Snap: Speed cameras are going under cover in NSW and Queensland.

Mobile speed camera numbers to increase

11 May 2010

NEW South Wales and Queensland will introduce covert mobile digital speed cameras from July, with NSW cameras also getting number-plate recognition technology to capture unregistered and uninsured vehicles.

As well, 200 digital intersection ‘safety cameras’ that detect both speed and red-light infringements are being rolled out in NSW, either replacing outmoded wet-film cameras or being installed at new sites.

Announced together with a NSW government spend of $170 million on highway safety audits, road repairs, education and heavy-vehicle safety, the initial six mobile speed cameras will be used across the state on roads revealed on the Roads and Traffic Authority (RTA) website, although time and exact location will not be announced.

Along with red light, safety, transit way and toll way cameras, the covert cameras will not only identify speeding vehicles but also unregistered and uninsured vehicles.

Camera cars will be marked, and a roadside sign notifying drivers of its presence will be placed after the camera vehicle. For the first month, drivers will get only a warning letter.

Camera numbers will be increased over the next year to about 35 to 40 units.

Mobile speed cameras have been used in NSW before, from 1991 until November 2008, when the last of the outdated wet-film cameras were decommissioned as they fell into disrepair and were not replaced.

 center imageA spokesperson for the NSW transport minister, David Campbell, told GoAuto that mobile speed cameras were recognised internationally as one tool to reduce speeding and crashes.

“A report prepared by Monash University Accident Research Centre has found mobile speed cameras have reduced the number of crashes in Victoria and Queensland by at least 25 per cent,” he said.

The NSW State Debt Recovery Unit Annual Report 2008-2009 says RTA static speed camera penalty notice revenue dropped by $14.3 million.
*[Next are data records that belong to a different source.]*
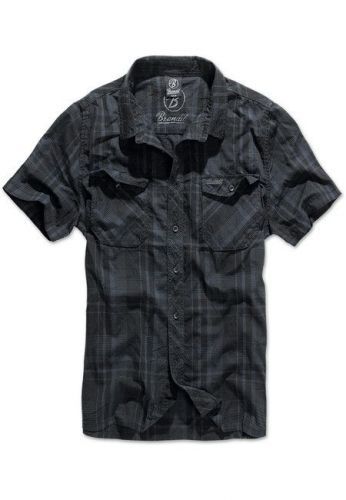 Urban Classics Roadstar Shirt blk/blue - 3XL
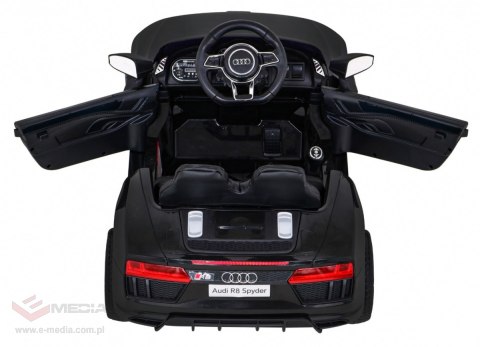 Audi R8 na akumulator dla dzieci Czarny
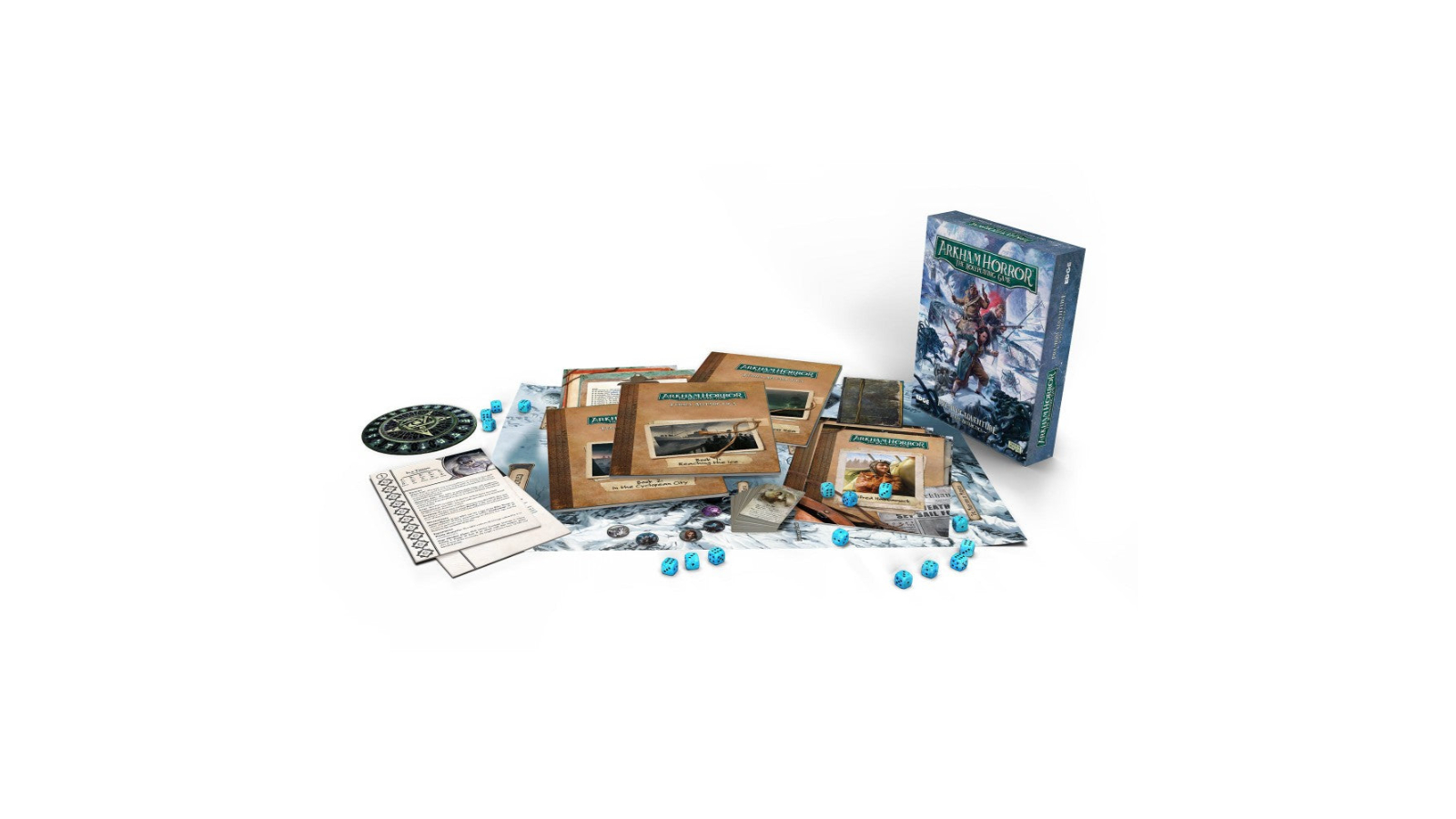 Edge Studios Arkham Horror RPG Terra Antarctica
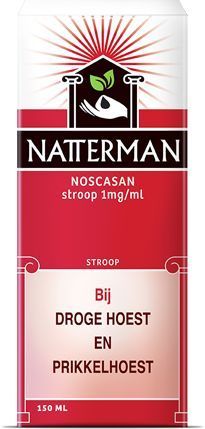 Natterman Noscasan stroop - 150 ml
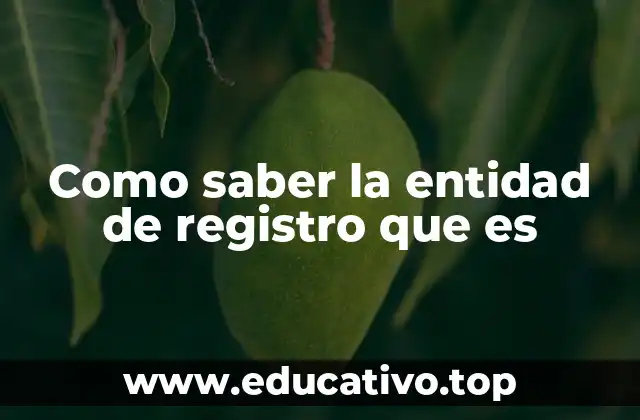 Identificar la institución responsable de un documento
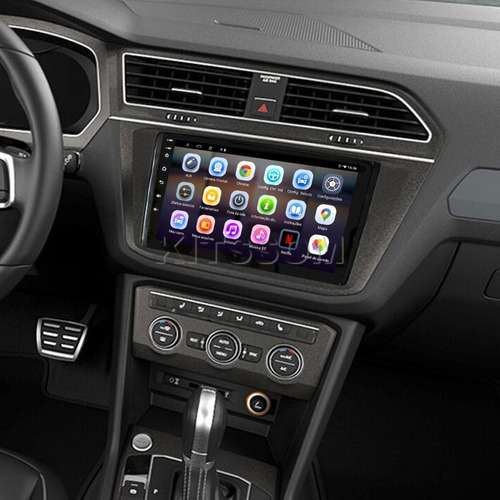 Central Multimídia Volkswagen Tiguan Android 9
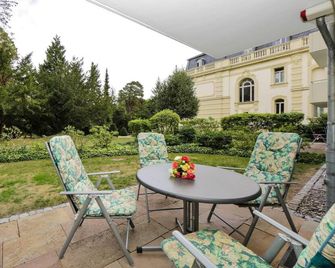 Residenz Bleichröder 09 - Heringsdorf - Patio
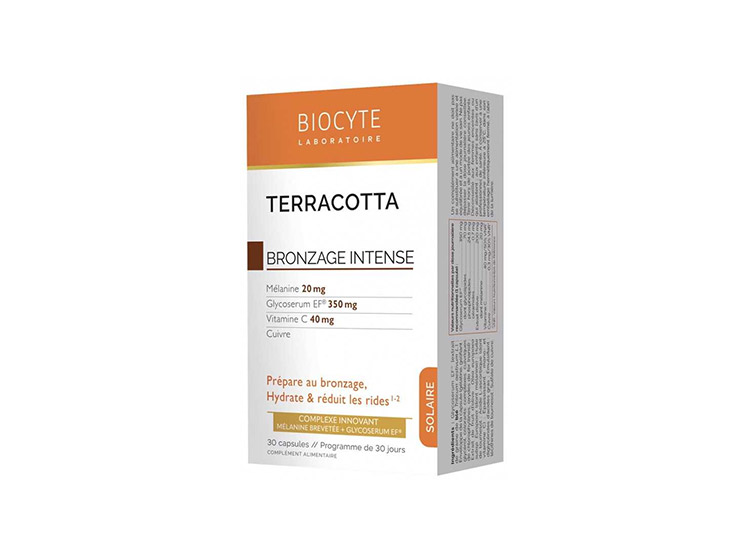 Terracotta Bronzage Intense Mélanine - 30 capsules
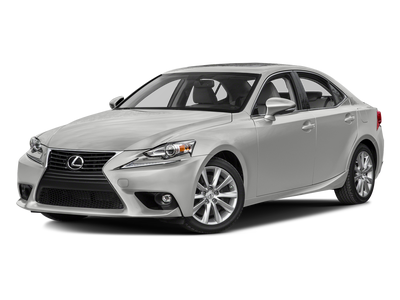 2016 Lexus IS 200t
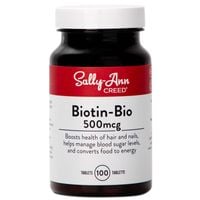 Sally-Ann Creed Biotin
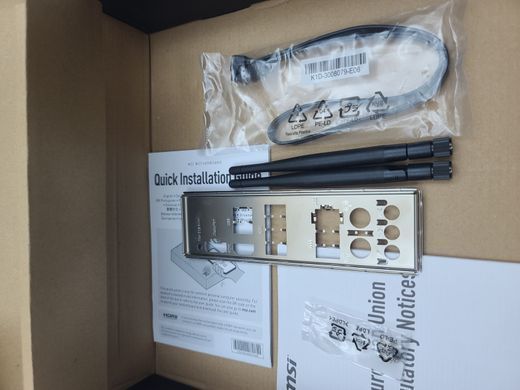 Материнська плата MSI PRO B650M-A WIFI (sAM5, AMD B650, PCI-Ex16)
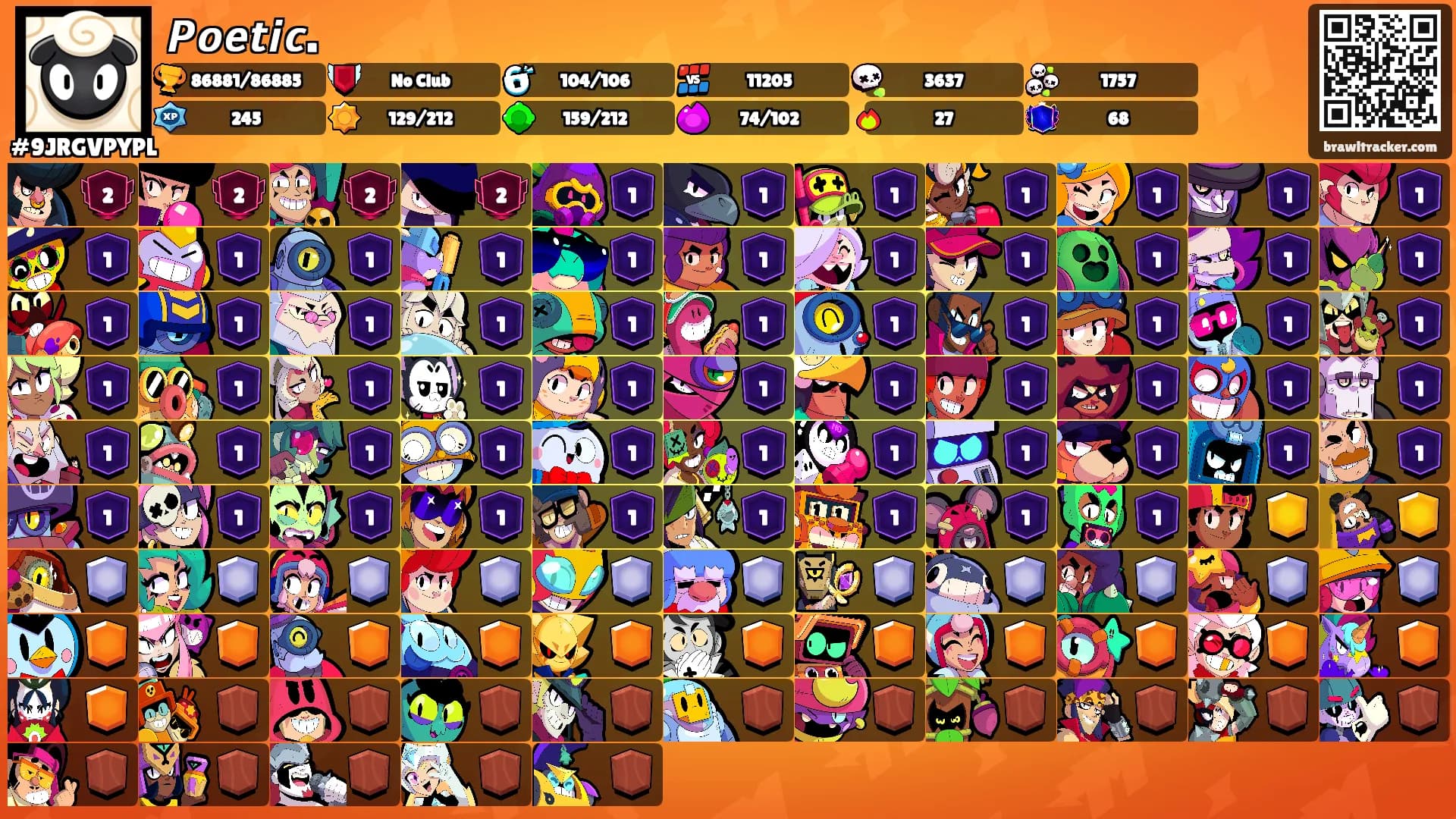 𝙋𝙤𝙚𝙩𝙞𝙘.'s Ranks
The NSW transport minister’s spokesperson said: “An independent evaluation of the NSW program was conducted by ARRB (Australian road research organisation).

“This report showed that at the fixed camera sites the number of vehicles exceeding the speed limit was reduced by 71 per cent which had resulted in fatal crashes being reduced by 90 per cent and casualty crashes being reduced by 23 per cent near cameras.” Official NSW road toll figures show fatalities this year to May 10 are down from 171 to 166 – a fall of three per cent.
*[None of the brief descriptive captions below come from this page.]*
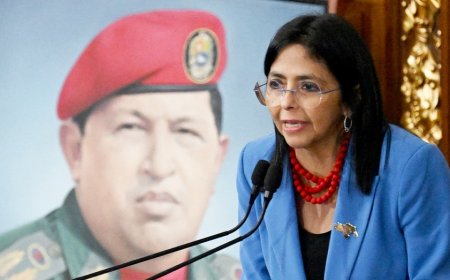 Venezuela’s Delcy Rodríguez snaps at Washington, declares ‘enough’ of US influence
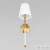 Бра LOFT IT Cosy 10308W Antique Brass, раздел каталога Бра с абажуром интернет-магазина Ночи Нет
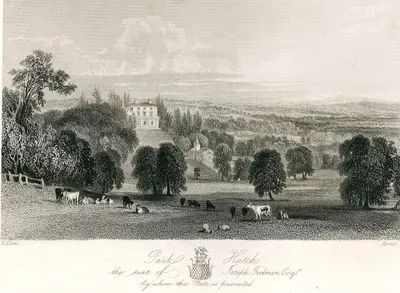 Park Hatch, The Seat Of Joseph Godman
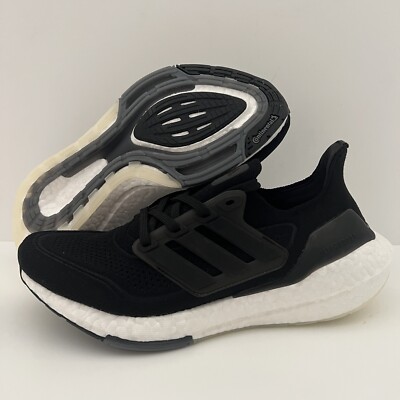 Adidas UltraBoost 21 'Core Black' Running Shoes (FY0378) Men s Size 7.5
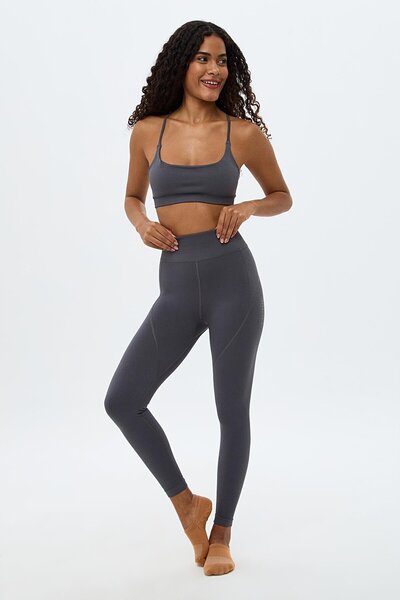 Oishii Aozora Sport Aktif Spor Tayt Gri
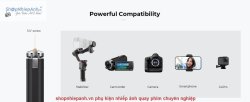 thumbnail Tripod K&F concept MS-05 metal mini 15cm  KF09.130 - 10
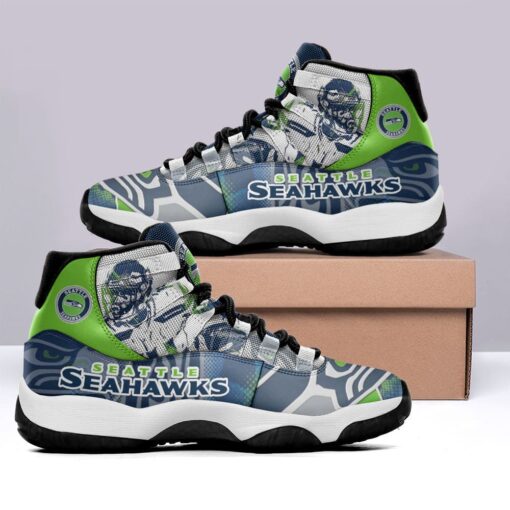 Seattle Seahawks AJD11 Sneakers BG19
In Victoria, where more than 150 speed cameras operate and enforcement tolerance is the lowest in the country, the road toll so far this year (to May 10) is 112 – the same as 2009.

The NSW transport minister’s spokesperson said: “Victoria has been increasing its speeding enforcement program for the past decade and mobile speed cameras have been recognised as a significant part of this success.” Queensland already deploys marked mobile speed camera vans but as part of its Road Safety Action Plan 2010-2011, it will make up to 30 per cent of the mobile camera fleet unmarked.

Queensland’s premier Anna Bligh said mobile speed cameras reduced casualty crashes.

“Our latest figures from 2007, when the numbers of these cameras was last increased, show that the estimated number of serious casualty crashes prevented by the mobile speed camera program was 2863,” she said.

In Queensland, the fatality rate to the end of March 2010 is down 39.3 per cent over the first quarter last year.